American Craft Beer Week at Golden Road

Last night Beer of Tomorrow attended the Golden Road Brewing Tap Take-Back at the pub, and there were two big draws for us: the return of Valentin, the Golden Road / Hangar 24 collaboration blood orange saison, and the launch of the newest GRB beer: a traditional Berliner Weisse! There was also 10 other Golden Road beers on tap, more than ever before, Kings and Clippers play-off games on the TV, and a full-house of happy hop heads!
Tap Take-Back

Photo by Julie Verive
Meg Gill and Jon Carpenter, head brewer at Golden Road, had been preparing for American Craft Beer Week since brewing operations had begun in October of 2011, and they had quite the cash of Golden Road beers available. Pretty much everything they’ve offered in their eight months of operations was pouring; the only thing I noticed missing was the Festivus holiday ale from last year. Even a bottle of their launch-beer, the near legendary Burning Bush smoked IPA, was raffled off to one lucky attendee.
They of course were still pouring from the guest-taps, and had a variety of cans available from Oskar Blues and Big Sky Brewing, but we were there to celebrate Los Angeles craft beer!
The Beers
First up for us was an all-time favorite: the Valentin. We’ve waxed on and on about the Valentin in the past, and we thought we’d had our last chance at the tart and complex saison. The server at the bar was noticeably chagrined when we ordered two Valentins to go with our dinner, and she spend the next few minutes trying to get a decent pour that wasn’t all foam. We didn’t get the chance to ask Jon or Reed about what was up with the saison, but it was a known issues and the beer was scratched from the tap-list after we got our glasses. It’s a great beer, and I hope they didn’t lose too much of it to too-foamy kegs.

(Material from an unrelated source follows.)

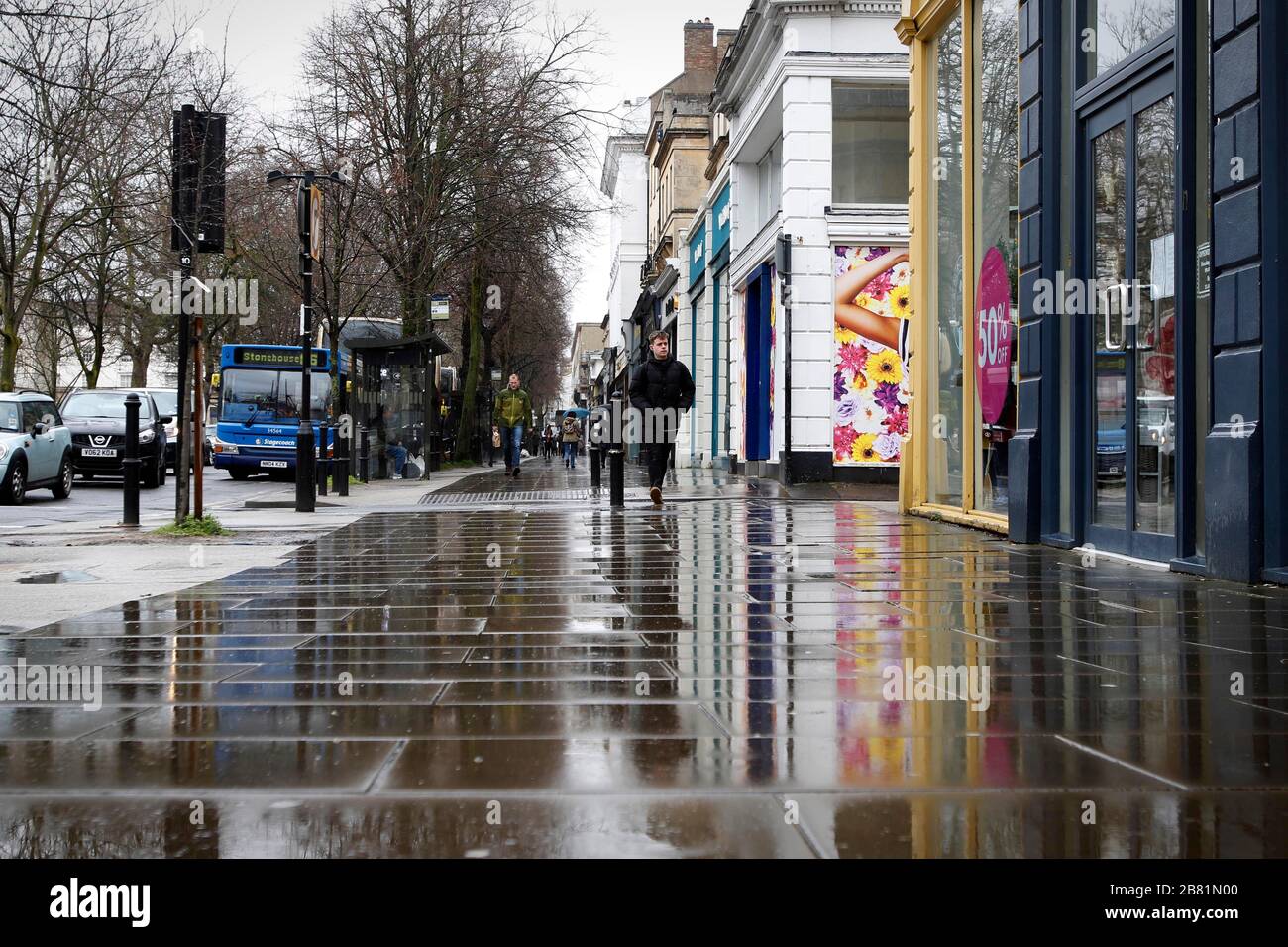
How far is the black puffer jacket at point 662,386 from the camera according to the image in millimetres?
15336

Jon Admires His Handy Work (via Golden Road Blog)
The new Berliner Weisse was up next, and it was great! The style is a traditional German wheat beer that is low in alcohol, very tart, and served in the summer months often cut with a sweet syrup. We ordered our glass straight to get the full effect. That effect can be summed up as simply puckering! The beer is light in body with a faint cereal grain scent, and it is double-extra sour in the way that makes you squint and salivate. There is a pronounced and cutting bitterness at the very end of the finish that flashes along the back of the tongue then disappears. This shock of bitter bite goads you into another sip, then you pucker, smack your lips, and get the bitter hit, starting the whole cycle over again. This was literally unlike any beer we’d ever tried before (included a fair number of sour beers), and I hope they keep it on-tap (and available for growler fills please) throughout the summer months.

(Photo by Julie Verive)
After the sour Weissebier we needed something a little more robust and went for the only other beer on the list that was new to use: the B³. This beer is a bigger version of the Get Up Off that Brown ale that’s been aged in Buffalo Trace bourbon barrels. At 8.5%ABV it is a little stronger than the 5.5% brown ale, and it tastes almost completely unlike it’s cousin. The flavor and aroma is dominated by bourbon sweetness, charred oak, and vanilla. Mercifully served in a small snifter this beer, and even boozier-tasting than the El Hefe Anejo, needs to be slowly savored. But it rewards patience and as the glass warmed the maltiness of the brown ale came through more to complement the bourbon flavors. Honestly, I think this need to be blended with some of the straight brown ale to get a more balanced profile.
We couldn’t leave for the evening without sampling some cask-ale, and went for a Lost Its Way but was told that “the sign lies” and it wasn’t available. This is actually the second time I’ve ordered a cask-pour from the pub and was told that the beer wasn’t up to their standards (the first time was the initial release of the Schwartz Stout on cocoa nibs). While it is somewhat frustrating to know the cask is back there but not be able to get any of it I have to respect the Golden Road team’s commitment to quality and refusal to pour beer that isn’t up to their standards no matter how much I want some. I ended up with the Get Up Offa That Brown on cask instead, and it was a real treat. I love the smooth mouthfeel and creamy head of cask ale and the brown was well suited to this service.
The Message
As the bartender struggled with the foamy Valentin Meg Gill introduced the event, spoke briefly about how excited she and the team was for American Craft Beer Week, and introduce The Brewers Association’s Acacia Coast for a ceremonial signing of the Declaration of Beer Independence.
One clause in the Declaration states:
I declare to practice the concept of “Informed Consumption,” seeking and deserving to know if my beer comes from a small and independent brewer or if it is owned by a large brewing company. I want to know why so many of my local beer brands are not available in many of my favorite restaurants, bars and beer stores, and I encourage beer sellers to offer a wide selection of beer styles and beer brands that includes beer from my local and regional breweries…
This meshes well with Golden Road’s mission statement (as well was our own mission at Beer of Tomorrow) of promoting awareness and appreciation of craft beer in Los Angeles. It’s only been eight months but Meg, Tony, and the whole crew at Golden Road are committed to championing craft beer, and we were happy to be there to support the cause and enjoy the fruits of their labor.